Оболтус был не актёр. Так, выбегал иногда на сцену изображать верблюдицу или лошадь. У Оболтуса был огромный серо-картофельный нос и белые волосики реденькими струйками спадавшие на лоб. Был он улыбчив и нестрашно громаден. А Жако – тот был актёр настоящий! За ушами – красноволос, гладко лыс, лицом – гномик, походка бесшумная, мелкая.
– Школа Малого театра, – выпячивал он временами квёлую грудь. – Нам ваш Станиславский по барабасу! У нас везде – трагедь! Всюду – «Гроза» и «Бесприданница»: пьески зримые, пьески занозистые! А не какая-то там «работа над собой» прямо во время спектакля.
Из кафе, из полукруглой проглядываемой насквозь «стекляшки», важно выступил полицейский. Жако резко свернул в переулок.
– Не бойсь, не укусит, – Оболтус заржал, – вишь на губе у него бородавка какая? Как говорил наш главреж: верный признак лентяя и бабника. Так что – не до нас ему.
– А я думал шмель у него. Здоровая бородавка. И главное дело, где? На губе. А давай посидим на корточках? Переулок – крутой. Трудно идти будет.
– Раз свернули – чего уж. У меня тут знакомая, вроде даже родственница, в сером доме. Забыл только, как переулок этот называется.
– Брюсов, Брюсов переулок! Эх ты: тверяк – дырявый медяк…
– Молчи! Тверь наша раньше Москвы образовалась. Вставай, блин, идём!
У серого дома Жако опять струхнул.
– Ты иди к своей знакомой, а я тут, в подвале побуду.
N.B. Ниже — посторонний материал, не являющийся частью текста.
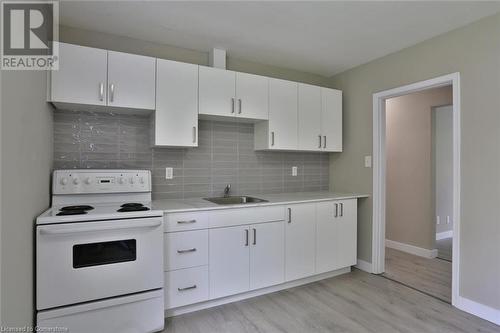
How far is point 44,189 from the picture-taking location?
2021mm

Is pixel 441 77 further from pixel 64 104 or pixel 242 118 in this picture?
pixel 64 104

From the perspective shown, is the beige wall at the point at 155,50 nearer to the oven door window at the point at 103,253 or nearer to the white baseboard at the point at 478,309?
the oven door window at the point at 103,253

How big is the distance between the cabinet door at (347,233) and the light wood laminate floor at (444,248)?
1.54m

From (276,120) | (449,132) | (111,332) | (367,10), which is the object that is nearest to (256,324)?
(111,332)

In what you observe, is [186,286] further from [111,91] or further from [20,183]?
[111,91]

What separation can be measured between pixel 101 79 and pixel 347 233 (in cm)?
284

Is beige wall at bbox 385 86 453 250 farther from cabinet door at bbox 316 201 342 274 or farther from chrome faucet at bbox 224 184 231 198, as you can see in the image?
chrome faucet at bbox 224 184 231 198

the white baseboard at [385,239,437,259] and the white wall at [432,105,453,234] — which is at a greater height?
the white wall at [432,105,453,234]

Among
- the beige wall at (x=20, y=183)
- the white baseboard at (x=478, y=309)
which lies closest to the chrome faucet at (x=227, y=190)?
the beige wall at (x=20, y=183)

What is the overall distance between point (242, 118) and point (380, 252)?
2.18m

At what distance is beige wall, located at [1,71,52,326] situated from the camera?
1.22m

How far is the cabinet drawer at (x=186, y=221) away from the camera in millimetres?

– Ладно, если дома она – может чаю набуровит. У меня два пластмассовых стаканчика со вчерашнего дня хрустят в кармане.
В повале был сыро, но не темно: откуда-то сбоку и сверху падал свет. Над головой зудел комар. «Крупный, зараза. Не иначе, – карамора… Укусит – помереть мне от малярии. И всё, и кончился Жако I-й».
Старый актёр присел на пластиковый ящик, сожмурил веки.
Оболтус, тем временем, звонил в квартиру Матрёны Максовны. Он вжал кнопку звонка подряд десять раз и сдулся. Нужно было снова идти в подвал, вести Жако жрать и блевать: язва – не шутка. «Только куда его вести?»